Paul was too dazed and amazed to speak. He glanced dubiously from his stones to Jun, who rolled his opals back in the strip of dirty flannel, folded it into his leather wallet, and dropped that into his coat pocket. Then he pushed back his chair and stood up.

Big and swarthy, with eyes which took a deeper colour from the new blue shirt he had on, Jun stood an inch or so above the other men.

"Well," he said, "you boys have put it across me to-night. You've made a mistake ... but I'm not one to bear malice. You done right if you thought I wasn't going to deal square by Rum-Enough ... but I'll lay you any money you like I'd 've made more money for him by selling his stones than he'll make himself--Still, that's your business ... if you want it that way. But as far as I'm concerned, I'm just where I was--in luck.

And you chaps owe me something.... Come and have a drink."

Most of the men, who believed Jun was behaving with better grace than they had expected him to, moved off to have a drink with him. They were less sure than they had been earlier in the evening that they had done Rouminof a good turn by giving him possession of his share of the opals.

It was just on the cards, they realised as Jun said, that instead of doing Rouminof a good turn, if Jun had been going to deal squarely by him, they had done him a rather bad one. Paul was pretty certain to make a mess of trading his own stones, and to get about half their value from an opal-buyer if he insisted on taking them down to Sydney to sell himself.

"What'll you do now your fortune's fixed up, Rummy?" George Woods asked, jokingly, when he and two or three men were left with Paul by the table.

"I'll get out of this," Paul said. "We'll go down to Sydney--me and Sophie--and we'll say good-bye to the Ridge for good."

The men laughed.
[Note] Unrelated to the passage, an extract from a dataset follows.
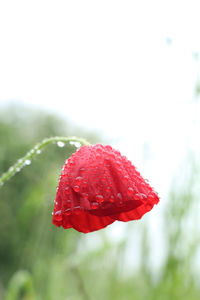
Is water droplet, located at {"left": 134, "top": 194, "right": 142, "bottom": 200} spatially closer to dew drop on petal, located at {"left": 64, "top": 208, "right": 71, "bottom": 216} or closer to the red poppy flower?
the red poppy flower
It was the old song of an outsider who cared nothing for the life of the Ridge, when he got a couple of hundred pounds' worth of opal. He thought he was made for life and would never come back to the Ridge; but he always did when his money was spent. Only Michael, standing a little behind George Woods, did not smile.

"But you can't live for ever on three or four hundred quid," Watty Frost said.

"No," Paul replied eagerly, "but I can always make a bit playing at dances, and Sophie's going to be a singer. You wait till people hear her sing.... Her mother was a singer. She had a beautiful voice. When it went we came here.... But Sophie can sing as well as her mother. And she's young. She ought to make a name for herself."

He wrapped the stones before him in a piece of wadding, touching them reverently, and folded them into the tin cigarette box Michael had given him to carry about the first stones Jun had let him have. He was still mystified over the business of the evening, and why the boys had made Jun give him the other stones. He had been quite satisfied for Jun to hold most of the stones, and the best ones, as any man on the Ridge would be for his mate to take care of their common property. There was a newspaper lying on the table. He took it, wrapped it carefully about his precious box, tied a piece of strong string round it, and let the box down carefully into the big, loose pocket of his shabby coat.

CHAPTER IV

Watty and George were well satisfied with their night's work when they went out of the bar into the street. Michael was with them. He said nothing, but they took it for granted he was as pleased as they were at what had been done and the way in which it had been done. Michael was always chary of words, and all night they had noticed that what they called his "considering cap" had been well drawn over his brows. He stood smoking beside them and listening abstractedly to what they were saying.

"Well, that's fixed him," Watty remarked, glancing back into the room they had just left.

Jun was leaning over the bar talking to Newton, the light from the lamp above, on his red, handsome face, and cutting the bulk of his head and shoulders from the gloom of the room and the rest of the men about him.

Peter Newton was serving drinks, and Jun laughing and joking boisterously as he handed them on to the men.